### Задание 1:
Перепишите слово в слово часть отрывка о романе «Роксана» между словами "- разговорный тип" и "(отъезду, мужу, делу).", включая их.
### Задание 2:
Ответьте коротко на вопросы по отрывку о романе «Роксана»:
(а) В каком городе, по словам героини, она родилась?
(б) С чьих точек зрения пересказываются события в романе?
(в) Как в предисловии к роману названо это повествование?
### Задание 3:
Переведите на английский язык предложение из отрывка о романе «Роксана»: «В стилистическом аспекте роман "Роксана" представляет особую форму мемуарного повествования.»

### Фрагмент страницы:
/---

2. Общий обзор стилевого аспекта

романов. Наряду со многими общими чертами, лишь заостренными в последнем произведении (например, иронии, которой Дефо неизменно подвергает всюду своих героев, и особо усилившейся в "Роксане"; простоте повествования и детализации; максимальной достоверности рассказа и др.), роман "Роксана" обладает специфическими особенностями стиля, художественной манеры и жизненной установки, которые ставят этот роман в стороне от прочих.

В стилистическом аспекте роман "Роксана" представляет особую форму мемуарного повествования. Уже само начало, выполненное в традиционно-мемуарном зачине, несет в себе отличительность, проявляющуюся в том, что героиня не называет своего имени:

"Я родилась, как мне о том сказывали родные, во Франции, в городе Пуатье, в провинции, или, по-нашему, - графстве Пуату. В 1683 году или около того родители привезли меня в Англию, ибо, подобно другим протестантам, они были вынуждены бежать из Франции, где подвергались жестоким преследованиям за свою веру... Из Франции я не вынесла ничего, кроме языка этой страны" [27. C. 9].

Мемуарное начало в романе разрушают многочисленные диалоги, игривые перескоки в последовательности рассказа, возвраты назад, пересказы происшедшего с разных точек зрения (служанки, мужа, ювелира). Повторы, "сбои"в повествовании, повторные пересказы событий и т. д. создают эффект непосредственного "устного"рассказа, болтовни, рассказа "по секрету", "салонного разговора". Умение вести подобный разговор чрезвычайно важно для искусства рококо. И в то же время в предисловии заявлено, что это "записанный" устный рассказ героини. Таким образом, создается устно-письменная форма повествования.

Из стилистических приемов, создающим эффект "устного" рассказа, болтовни, Дефо использует:

- элементы просторечия ("негодяйка", "разбранила на все корки" [27. C. 220], "что за дьявольщина?" [27. C. 221], "плюхнуться наземь" [27. C. 224], "вся извелась" [52. C. 254], "лопотать", "корчиться, строить гримасы" [27. C. 94], "кровь так и бросилась мне в лицо" [27. C. 243], "я ломала голову, куда нам ехать" [27. C. 242], "квакерша", "девчонка" [27. C. 244], "кровожадная тварь" [27. C. 252] и т. д.);

"сбоях" повествования, многочисленных троеточиях, намеках ("С этими словами он меня обнял... Я не смею даже распространяться о том, что произошло между нами, но короче говоря, кончилось все тем, что остаток ночи я провела в его постели" [27. C. 55]);

- разговорный тип речи ("Об этом, впрочем, речь впереди" [52. C. 243], "Возвращаюсь к моему отъезду" [52. C. 244]). Героиня нигде не упоминает о том, что возвращается к мемуарам или дневнику, как о том многократно упоминал герой романа Дефо "Робинзон Крузо": она возвращается непосредственно к предмету, о котором повествует (отъезду, мужу, делу).

\---

### Исходные данные:

/---

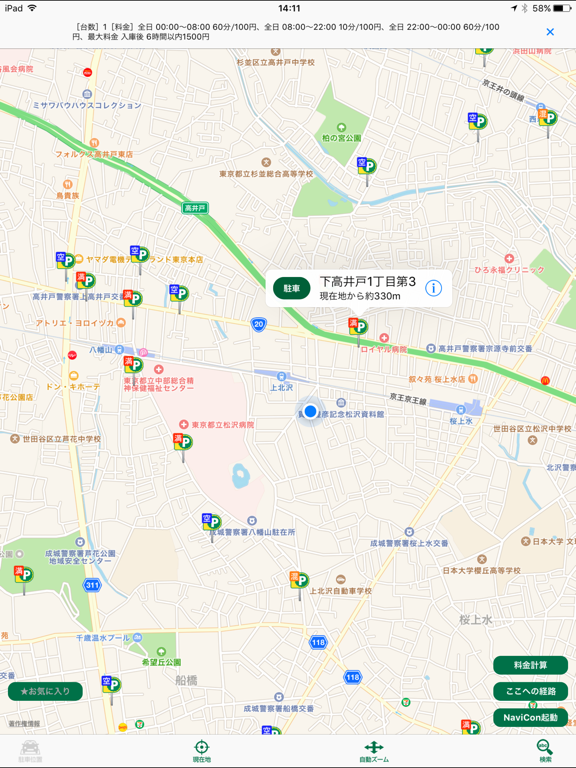 Screenshot #5 pour 三井のリパーク駐車場検索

\---

### Решение задания 1:
- разговорный тип речи ("Об этом, впрочем, речь впереди" [52. C. 243], "Возвращаюсь к моему отъезду" [52. C. 244]). Героиня нигде не упоминает о том, что возвращается к мемуарам или дневнику, как о том многократно упоминал герой романа Дефо "Робинзон Крузо": она возвращается непосредственно к предмету, о котором повествует (отъезду, мужу, делу).

### Решение задания 2:
(а) В городе Пуатье во Франции.
(б) С точек зрения служанки, мужа и ювелира.
(в) «Записанный» устный рассказ героини.

### Решение задания 3:
In stylistic terms, the novel "Roxana" represents a special form of memoir narrative.